(Beginning of Text excerpt)

Offering mercury-free, mercury-safe dentistry to Overland Park patients. Our office has been equipped to remove mercury and any other toxic materials from teeth efficiently and safely for over twenty years. During the removal process, we follow the strict guidelines of the International Academy of Oral Medicine and Toxicology, placing rubber dams around teeth, running high-inflow vacuums and mercury vapor traps, providing patients with an alternative air source during treatment, and disposing of waste in a way that prevents mercury from reaching our local waters.

(End of Text excerpt)

• Required action 1:
Set down the stretch of the dentistry text from "Offering mercury-free, mercury-safe" through "our local waters.", word for word.
• Required action 2:
Decide whether each statement agrees with the dentistry text, answering yes or no and quoting the words that settle it: (a) The office has been equipped to remove mercury for over twenty years. (b) The office follows the guidelines of the American Dental Association during removal. (c) Patients receive an alternative air source during treatment.
• Required action 3:
Turn the paragraph of the dentistry text beginning "Offering mercury-free, mercury-safe dentistry" into a short list that keeps its main facts.
Answer from the dentistry text alone.

(Beginning of Material shown)

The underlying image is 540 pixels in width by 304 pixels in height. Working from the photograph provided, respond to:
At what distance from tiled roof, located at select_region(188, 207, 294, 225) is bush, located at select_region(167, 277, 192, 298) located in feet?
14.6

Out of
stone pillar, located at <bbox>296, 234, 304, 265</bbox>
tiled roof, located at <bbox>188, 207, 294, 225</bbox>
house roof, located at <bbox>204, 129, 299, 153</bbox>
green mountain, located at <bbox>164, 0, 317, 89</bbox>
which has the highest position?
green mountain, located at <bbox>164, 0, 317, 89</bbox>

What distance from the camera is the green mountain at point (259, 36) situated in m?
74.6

(End of Material shown)
(Beginning of Material shown)

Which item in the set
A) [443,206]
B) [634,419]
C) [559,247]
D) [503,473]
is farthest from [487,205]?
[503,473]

(End of Material shown)
(Beginning of Material shown)

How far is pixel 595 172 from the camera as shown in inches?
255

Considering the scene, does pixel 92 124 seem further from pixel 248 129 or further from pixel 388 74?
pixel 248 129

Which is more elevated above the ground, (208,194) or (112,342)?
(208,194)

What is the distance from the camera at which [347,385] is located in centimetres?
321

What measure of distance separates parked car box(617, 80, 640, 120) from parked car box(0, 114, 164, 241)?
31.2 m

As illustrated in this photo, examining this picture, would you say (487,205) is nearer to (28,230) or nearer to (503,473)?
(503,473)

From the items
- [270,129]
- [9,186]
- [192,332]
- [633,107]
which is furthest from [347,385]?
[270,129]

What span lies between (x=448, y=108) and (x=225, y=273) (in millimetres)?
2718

(End of Material shown)

• Response area 1:
Offering mercury-free, mercury-safe dentistry to Overland Park patients. Our office has been equipped to remove mercury and any other toxic materials from teeth efficiently and safely for over twenty years. During the removal process, we follow the strict guidelines of the International Academy of Oral Medicine and Toxicology, placing rubber dams around teeth, running high-inflow vacuums and mercury vapor traps, providing patients with an alternative air source during treatment, and disposing of waste in a way that prevents mercury from reaching our local waters.

• Response area 2:
(a) Yes: "for over twenty years."
(b) No: "the strict guidelines of the International Academy of Oral Medicine and Toxicology."
(c) Yes: "providing patients with an alternative air source during treatment."

• Response area 3:
- Mercury-free, mercury-safe dentistry for Overland Park patients
- Office equipped for over twenty years to remove mercury and other toxic materials from teeth safely and efficiently
- Removal follows the guidelines of the International Academy of Oral Medicine and Toxicology:
  - rubber dams placed around teeth
  - high-inflow vacuums and mercury vapor traps
  - an alternative air source for patients during treatment
  - waste disposal that keeps mercury out of local waters